> [WHAT TO PRODUCE]: Render the records from their first line through the line that contains "38.2 What is" as a numbered list, omitting any blank lines.

> [MATERIAL FOR THIS TASK]:
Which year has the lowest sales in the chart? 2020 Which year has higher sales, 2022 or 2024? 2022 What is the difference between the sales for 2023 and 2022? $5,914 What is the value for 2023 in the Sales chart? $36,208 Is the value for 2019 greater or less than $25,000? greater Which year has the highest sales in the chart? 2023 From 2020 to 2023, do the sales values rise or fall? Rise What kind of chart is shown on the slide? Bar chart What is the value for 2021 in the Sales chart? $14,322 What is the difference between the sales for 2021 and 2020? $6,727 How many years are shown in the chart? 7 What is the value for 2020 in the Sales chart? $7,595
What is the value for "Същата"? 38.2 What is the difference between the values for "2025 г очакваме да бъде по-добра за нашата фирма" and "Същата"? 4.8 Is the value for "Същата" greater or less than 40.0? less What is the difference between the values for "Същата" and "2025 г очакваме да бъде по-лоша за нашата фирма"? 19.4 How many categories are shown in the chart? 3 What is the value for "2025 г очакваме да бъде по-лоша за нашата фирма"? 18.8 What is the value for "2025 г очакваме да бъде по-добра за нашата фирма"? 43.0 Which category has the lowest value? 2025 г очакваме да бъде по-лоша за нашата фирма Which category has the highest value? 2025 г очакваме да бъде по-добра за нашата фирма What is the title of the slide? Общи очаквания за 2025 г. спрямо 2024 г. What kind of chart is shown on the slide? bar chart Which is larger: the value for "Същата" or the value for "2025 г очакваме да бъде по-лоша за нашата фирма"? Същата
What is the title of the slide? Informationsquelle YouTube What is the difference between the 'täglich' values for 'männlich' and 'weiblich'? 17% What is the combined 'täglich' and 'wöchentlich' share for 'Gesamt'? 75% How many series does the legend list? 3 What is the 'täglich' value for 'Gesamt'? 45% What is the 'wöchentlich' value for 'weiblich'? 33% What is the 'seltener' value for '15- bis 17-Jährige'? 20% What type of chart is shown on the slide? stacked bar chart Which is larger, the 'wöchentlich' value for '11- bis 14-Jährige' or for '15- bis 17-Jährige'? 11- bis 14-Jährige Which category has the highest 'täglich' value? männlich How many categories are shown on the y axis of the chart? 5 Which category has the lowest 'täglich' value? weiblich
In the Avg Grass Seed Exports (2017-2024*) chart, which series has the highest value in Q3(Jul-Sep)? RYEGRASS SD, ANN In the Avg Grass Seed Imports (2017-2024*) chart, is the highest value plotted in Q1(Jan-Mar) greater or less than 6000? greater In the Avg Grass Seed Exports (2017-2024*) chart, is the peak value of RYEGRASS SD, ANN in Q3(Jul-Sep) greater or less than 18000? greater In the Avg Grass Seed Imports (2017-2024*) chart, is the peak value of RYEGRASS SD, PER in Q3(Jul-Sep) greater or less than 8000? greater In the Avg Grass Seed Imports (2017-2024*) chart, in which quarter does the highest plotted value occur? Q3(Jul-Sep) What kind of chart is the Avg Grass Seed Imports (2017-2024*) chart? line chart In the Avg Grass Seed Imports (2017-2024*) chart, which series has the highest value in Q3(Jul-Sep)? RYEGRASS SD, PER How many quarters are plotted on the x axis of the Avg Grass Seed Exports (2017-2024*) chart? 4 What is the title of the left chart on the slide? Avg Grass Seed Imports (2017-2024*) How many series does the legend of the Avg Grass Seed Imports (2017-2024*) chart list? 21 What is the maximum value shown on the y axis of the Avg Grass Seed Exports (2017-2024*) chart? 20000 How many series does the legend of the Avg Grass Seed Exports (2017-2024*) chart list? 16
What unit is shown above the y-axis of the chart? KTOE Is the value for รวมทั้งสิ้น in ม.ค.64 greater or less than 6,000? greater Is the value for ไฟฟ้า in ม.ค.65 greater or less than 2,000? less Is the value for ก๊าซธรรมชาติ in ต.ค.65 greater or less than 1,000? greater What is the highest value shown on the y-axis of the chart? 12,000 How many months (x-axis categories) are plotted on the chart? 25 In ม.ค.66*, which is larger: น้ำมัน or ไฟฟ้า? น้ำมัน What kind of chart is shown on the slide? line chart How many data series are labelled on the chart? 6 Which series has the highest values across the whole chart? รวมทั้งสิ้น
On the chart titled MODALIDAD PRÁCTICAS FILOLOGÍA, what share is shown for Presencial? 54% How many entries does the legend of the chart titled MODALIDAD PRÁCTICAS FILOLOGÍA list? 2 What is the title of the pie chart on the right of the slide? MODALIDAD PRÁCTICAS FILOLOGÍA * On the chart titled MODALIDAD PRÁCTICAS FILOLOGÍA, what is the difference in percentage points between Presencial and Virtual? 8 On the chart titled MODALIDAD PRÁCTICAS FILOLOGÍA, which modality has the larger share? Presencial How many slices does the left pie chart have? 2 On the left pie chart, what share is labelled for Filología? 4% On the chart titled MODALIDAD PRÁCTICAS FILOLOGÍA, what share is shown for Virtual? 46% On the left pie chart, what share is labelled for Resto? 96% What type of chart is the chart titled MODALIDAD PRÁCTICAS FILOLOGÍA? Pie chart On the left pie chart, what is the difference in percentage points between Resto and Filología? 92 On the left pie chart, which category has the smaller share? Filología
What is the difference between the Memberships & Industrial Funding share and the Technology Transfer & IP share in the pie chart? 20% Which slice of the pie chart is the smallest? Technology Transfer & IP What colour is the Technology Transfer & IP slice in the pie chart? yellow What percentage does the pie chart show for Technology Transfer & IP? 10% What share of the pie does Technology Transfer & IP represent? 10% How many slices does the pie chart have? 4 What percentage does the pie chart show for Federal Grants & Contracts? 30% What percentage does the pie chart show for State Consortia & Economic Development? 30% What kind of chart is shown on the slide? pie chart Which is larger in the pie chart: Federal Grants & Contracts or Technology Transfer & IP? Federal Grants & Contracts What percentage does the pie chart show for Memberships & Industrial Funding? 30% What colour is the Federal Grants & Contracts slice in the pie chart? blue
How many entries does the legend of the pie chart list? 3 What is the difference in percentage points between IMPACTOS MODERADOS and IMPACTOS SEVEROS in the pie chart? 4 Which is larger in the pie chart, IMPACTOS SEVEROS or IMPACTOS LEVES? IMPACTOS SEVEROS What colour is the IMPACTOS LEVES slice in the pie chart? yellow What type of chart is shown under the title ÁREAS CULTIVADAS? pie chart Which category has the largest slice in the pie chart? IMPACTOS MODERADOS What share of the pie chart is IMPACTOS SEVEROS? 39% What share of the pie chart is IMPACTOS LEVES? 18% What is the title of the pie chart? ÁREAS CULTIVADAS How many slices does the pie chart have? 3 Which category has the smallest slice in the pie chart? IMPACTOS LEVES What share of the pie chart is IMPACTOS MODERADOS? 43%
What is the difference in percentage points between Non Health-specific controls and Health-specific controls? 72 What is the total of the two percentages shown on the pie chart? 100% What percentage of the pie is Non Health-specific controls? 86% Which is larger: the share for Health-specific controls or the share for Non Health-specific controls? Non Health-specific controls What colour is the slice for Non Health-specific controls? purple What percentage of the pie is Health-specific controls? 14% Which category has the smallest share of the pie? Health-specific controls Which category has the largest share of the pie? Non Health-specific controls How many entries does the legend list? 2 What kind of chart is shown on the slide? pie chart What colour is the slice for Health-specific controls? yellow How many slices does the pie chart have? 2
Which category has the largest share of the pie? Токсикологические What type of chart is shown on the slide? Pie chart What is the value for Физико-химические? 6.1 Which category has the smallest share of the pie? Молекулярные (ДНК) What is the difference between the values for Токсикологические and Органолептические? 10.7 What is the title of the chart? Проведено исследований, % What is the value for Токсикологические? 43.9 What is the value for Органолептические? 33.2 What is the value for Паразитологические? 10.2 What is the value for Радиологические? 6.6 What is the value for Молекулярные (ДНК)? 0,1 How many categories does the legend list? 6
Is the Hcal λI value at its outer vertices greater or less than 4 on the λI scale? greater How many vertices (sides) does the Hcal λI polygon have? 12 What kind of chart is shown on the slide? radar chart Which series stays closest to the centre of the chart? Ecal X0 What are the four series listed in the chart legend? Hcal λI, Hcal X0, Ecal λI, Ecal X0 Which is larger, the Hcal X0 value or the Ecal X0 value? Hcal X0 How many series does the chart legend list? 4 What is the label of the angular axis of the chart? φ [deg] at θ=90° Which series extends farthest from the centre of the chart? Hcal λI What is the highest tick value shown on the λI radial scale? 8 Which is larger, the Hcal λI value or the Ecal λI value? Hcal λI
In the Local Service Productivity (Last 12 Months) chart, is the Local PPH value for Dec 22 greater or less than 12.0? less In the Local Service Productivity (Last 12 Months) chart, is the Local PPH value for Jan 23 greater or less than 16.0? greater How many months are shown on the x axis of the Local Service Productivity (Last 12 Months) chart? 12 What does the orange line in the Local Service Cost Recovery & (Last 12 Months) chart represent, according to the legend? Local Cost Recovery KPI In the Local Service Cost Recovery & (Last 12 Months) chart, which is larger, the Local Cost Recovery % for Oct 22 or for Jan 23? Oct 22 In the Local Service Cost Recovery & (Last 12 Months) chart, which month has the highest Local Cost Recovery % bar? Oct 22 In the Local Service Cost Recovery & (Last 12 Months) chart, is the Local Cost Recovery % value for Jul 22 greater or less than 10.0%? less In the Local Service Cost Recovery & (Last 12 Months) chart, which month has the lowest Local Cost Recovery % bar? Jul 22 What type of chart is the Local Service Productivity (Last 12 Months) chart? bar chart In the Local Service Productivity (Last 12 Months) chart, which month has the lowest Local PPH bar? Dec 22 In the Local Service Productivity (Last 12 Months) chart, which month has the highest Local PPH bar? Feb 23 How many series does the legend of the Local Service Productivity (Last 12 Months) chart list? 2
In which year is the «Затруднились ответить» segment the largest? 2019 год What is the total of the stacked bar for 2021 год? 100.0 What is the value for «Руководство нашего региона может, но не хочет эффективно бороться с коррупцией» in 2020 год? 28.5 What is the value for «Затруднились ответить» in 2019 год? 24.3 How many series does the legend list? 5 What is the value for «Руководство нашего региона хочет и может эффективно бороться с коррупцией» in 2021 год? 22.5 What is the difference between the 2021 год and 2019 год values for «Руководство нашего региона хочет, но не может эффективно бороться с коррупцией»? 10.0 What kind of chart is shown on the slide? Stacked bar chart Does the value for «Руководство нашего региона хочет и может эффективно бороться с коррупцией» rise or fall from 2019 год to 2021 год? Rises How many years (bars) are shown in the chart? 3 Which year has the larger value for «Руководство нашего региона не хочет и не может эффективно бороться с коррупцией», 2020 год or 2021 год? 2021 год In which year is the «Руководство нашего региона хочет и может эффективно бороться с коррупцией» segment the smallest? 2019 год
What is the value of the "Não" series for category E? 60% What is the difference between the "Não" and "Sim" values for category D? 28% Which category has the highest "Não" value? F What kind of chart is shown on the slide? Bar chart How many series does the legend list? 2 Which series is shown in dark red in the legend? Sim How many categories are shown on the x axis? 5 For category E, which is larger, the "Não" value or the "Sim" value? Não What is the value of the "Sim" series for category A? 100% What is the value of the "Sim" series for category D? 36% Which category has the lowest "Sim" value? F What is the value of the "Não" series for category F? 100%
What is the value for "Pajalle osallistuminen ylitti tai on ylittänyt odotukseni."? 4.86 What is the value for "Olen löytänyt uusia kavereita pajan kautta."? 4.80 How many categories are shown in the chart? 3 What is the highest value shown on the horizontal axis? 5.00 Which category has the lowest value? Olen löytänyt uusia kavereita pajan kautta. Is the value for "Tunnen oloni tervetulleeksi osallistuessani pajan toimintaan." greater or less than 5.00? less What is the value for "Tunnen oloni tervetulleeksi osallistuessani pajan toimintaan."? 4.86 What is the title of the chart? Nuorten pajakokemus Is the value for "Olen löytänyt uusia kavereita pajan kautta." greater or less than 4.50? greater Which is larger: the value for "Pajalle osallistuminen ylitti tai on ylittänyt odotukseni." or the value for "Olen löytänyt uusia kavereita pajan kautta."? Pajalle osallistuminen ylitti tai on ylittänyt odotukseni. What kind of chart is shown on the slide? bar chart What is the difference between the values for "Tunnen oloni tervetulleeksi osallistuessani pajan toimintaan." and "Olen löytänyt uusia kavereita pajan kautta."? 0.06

> [WRITTEN ANSWER]:
1. Which year has the lowest sales in the chart? 2020 Which year has higher sales, 2022 or 2024? 2022 What is the difference between the sales for 2023 and 2022? $5,914 What is the value for 2023 in the Sales chart? $36,208 Is the value for 2019 greater or less than $25,000? greater Which year has the highest sales in the chart? 2023 From 2020 to 2023, do the sales values rise or fall? Rise What kind of chart is shown on the slide? Bar chart What is the value for 2021 in the Sales chart? $14,322 What is the difference between the sales for 2021 and 2020? $6,727 How many years are shown in the chart? 7 What is the value for 2020 in the Sales chart? $7,595
2. What is the value for "Същата"? 38.2 What is the difference between the values for "2025 г очакваме да бъде по-добра за нашата фирма" and "Същата"? 4.8 Is the value for "Същата" greater or less than 40.0? less What is the difference between the values for "Същата" and "2025 г очакваме да бъде по-лоша за нашата фирма"? 19.4 How many categories are shown in the chart? 3 What is the value for "2025 г очакваме да бъде по-лоша за нашата фирма"? 18.8 What is the value for "2025 г очакваме да бъде по-добра за нашата фирма"? 43.0 Which category has the lowest value? 2025 г очакваме да бъде по-лоша за нашата фирма Which category has the highest value? 2025 г очакваме да бъде по-добра за нашата фирма What is the title of the slide? Общи очаквания за 2025 г. спрямо 2024 г. What kind of chart is shown on the slide? bar chart Which is larger: the value for "Същата" or the value for "2025 г очакваме да бъде по-лоша за нашата фирма"? Същата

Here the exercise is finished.